▸ **What needs to be done**
Render everything from the line containing "As shown in" down through the line containing "0.66 meters" as a Markdown table with the columns Row and Line, omitting blank lines.

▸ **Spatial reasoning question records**
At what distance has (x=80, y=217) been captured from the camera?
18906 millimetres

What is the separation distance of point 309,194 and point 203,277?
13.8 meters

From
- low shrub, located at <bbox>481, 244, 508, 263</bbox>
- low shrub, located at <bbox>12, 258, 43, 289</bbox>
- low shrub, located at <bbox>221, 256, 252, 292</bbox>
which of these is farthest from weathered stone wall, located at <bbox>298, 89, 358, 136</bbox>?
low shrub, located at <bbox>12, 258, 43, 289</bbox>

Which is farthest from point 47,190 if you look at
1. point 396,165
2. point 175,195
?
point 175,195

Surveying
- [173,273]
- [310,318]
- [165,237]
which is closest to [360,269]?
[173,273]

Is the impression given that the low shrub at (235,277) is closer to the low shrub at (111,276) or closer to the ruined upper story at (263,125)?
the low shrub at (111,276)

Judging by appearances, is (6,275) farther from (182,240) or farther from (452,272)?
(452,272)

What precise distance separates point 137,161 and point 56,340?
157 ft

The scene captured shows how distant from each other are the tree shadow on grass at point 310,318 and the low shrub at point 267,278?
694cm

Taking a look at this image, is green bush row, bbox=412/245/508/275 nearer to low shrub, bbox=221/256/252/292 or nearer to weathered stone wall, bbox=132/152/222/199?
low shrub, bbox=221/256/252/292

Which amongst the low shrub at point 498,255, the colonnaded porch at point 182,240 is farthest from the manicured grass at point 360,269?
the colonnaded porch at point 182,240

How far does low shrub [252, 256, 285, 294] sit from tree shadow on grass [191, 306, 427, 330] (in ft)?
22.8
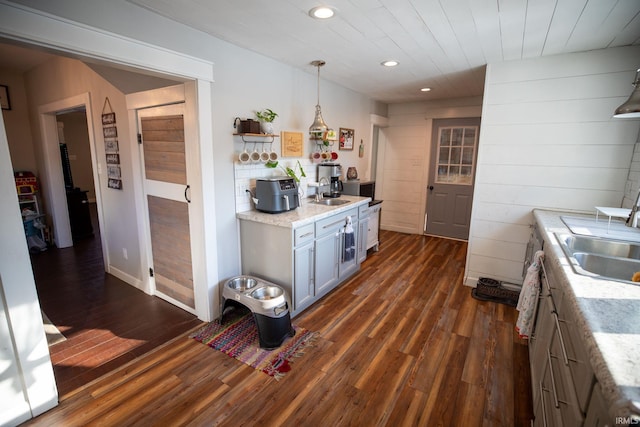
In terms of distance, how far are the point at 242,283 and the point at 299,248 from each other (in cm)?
59

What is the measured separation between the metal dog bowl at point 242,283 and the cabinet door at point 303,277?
364 millimetres

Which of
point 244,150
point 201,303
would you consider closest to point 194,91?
point 244,150

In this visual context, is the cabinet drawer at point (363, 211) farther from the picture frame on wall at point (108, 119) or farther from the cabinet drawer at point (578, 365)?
the picture frame on wall at point (108, 119)

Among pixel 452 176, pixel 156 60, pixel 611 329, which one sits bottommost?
pixel 611 329

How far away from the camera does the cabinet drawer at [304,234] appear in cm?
251

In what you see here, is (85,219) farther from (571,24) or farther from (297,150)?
(571,24)

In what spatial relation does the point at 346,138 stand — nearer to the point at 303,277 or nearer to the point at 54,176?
the point at 303,277

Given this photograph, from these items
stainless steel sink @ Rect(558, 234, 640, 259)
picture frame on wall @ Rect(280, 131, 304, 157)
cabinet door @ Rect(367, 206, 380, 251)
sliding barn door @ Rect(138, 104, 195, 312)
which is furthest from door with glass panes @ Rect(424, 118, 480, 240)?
sliding barn door @ Rect(138, 104, 195, 312)

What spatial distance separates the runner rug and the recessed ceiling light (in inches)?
88.7

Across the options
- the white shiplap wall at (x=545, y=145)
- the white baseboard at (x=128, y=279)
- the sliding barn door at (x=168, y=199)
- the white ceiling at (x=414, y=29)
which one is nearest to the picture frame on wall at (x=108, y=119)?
the sliding barn door at (x=168, y=199)

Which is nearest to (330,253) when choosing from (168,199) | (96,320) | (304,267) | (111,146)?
(304,267)

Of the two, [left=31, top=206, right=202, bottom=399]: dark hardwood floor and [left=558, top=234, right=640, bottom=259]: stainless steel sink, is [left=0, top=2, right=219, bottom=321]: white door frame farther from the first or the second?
[left=558, top=234, right=640, bottom=259]: stainless steel sink

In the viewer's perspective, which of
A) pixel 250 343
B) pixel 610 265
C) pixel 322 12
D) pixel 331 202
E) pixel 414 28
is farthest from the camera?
pixel 331 202

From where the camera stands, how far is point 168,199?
270 centimetres
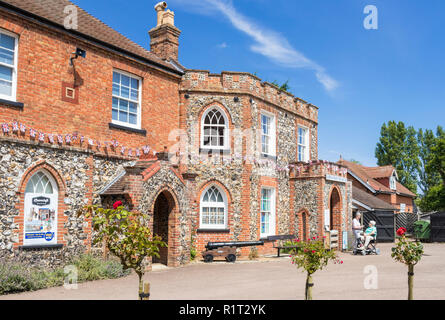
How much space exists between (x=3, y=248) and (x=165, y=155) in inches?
234

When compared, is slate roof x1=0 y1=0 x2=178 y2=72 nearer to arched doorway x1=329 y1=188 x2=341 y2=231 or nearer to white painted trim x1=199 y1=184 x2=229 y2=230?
white painted trim x1=199 y1=184 x2=229 y2=230

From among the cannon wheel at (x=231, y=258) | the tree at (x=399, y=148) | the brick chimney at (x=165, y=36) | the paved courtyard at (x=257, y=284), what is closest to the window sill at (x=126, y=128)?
the brick chimney at (x=165, y=36)

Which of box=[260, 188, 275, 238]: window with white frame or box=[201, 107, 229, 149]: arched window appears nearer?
box=[201, 107, 229, 149]: arched window

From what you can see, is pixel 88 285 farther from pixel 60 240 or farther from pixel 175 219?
pixel 175 219

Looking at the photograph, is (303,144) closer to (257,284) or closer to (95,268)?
(257,284)

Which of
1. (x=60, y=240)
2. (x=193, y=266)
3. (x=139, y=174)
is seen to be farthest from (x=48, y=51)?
(x=193, y=266)

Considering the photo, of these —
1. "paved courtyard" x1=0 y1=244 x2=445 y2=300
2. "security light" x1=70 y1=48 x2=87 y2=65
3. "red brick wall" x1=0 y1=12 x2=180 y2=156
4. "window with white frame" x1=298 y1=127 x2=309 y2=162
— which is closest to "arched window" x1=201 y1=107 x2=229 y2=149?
"red brick wall" x1=0 y1=12 x2=180 y2=156

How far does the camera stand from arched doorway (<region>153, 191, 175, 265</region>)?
48.6ft

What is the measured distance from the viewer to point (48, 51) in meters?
12.7

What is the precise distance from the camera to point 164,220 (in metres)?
15.2

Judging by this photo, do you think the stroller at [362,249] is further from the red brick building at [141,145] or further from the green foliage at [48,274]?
the green foliage at [48,274]

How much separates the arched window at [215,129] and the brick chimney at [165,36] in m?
3.02

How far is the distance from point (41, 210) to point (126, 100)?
16.9 feet

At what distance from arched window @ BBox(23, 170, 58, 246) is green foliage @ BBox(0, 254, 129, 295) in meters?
0.88
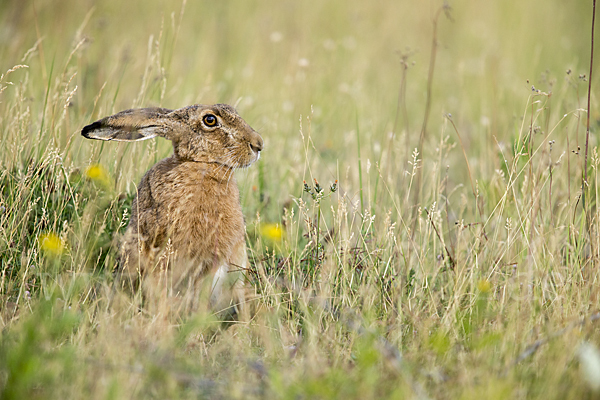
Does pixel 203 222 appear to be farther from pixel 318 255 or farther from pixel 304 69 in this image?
pixel 304 69

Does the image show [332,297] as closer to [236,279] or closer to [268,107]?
[236,279]

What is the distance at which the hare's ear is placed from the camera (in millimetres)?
3723

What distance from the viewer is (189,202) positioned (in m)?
3.66

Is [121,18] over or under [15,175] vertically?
over

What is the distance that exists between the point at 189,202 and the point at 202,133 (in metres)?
0.51

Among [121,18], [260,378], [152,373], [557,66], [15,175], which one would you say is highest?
[121,18]

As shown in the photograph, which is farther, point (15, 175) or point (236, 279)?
point (15, 175)

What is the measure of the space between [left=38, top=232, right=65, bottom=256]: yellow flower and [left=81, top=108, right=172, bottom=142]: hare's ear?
0.66 meters

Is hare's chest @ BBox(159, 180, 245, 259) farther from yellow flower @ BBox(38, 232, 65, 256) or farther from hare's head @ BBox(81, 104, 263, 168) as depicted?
yellow flower @ BBox(38, 232, 65, 256)

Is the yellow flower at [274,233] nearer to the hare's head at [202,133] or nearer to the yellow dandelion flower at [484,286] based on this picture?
the hare's head at [202,133]

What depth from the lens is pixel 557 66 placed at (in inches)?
317

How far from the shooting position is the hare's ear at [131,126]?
372cm

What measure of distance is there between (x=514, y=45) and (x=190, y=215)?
23.3 ft

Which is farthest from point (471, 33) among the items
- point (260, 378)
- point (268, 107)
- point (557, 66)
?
point (260, 378)
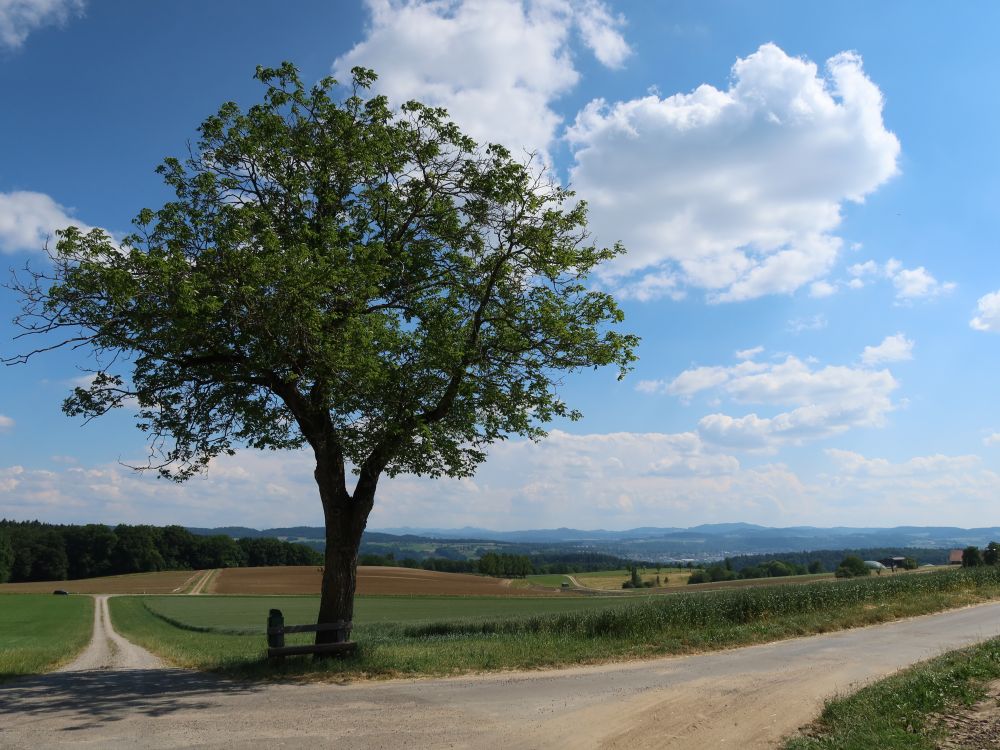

▸ **Right answer**
| Row | Line |
|---|---|
| 1 | As shown in the photograph, which is farther, point (15, 175) or point (236, 279)? |
| 2 | point (15, 175) |
| 3 | What is the measure of the space between [left=38, top=232, right=65, bottom=256]: yellow flower and [left=81, top=108, right=172, bottom=142]: hare's ear? |
| 4 | 0.66 meters |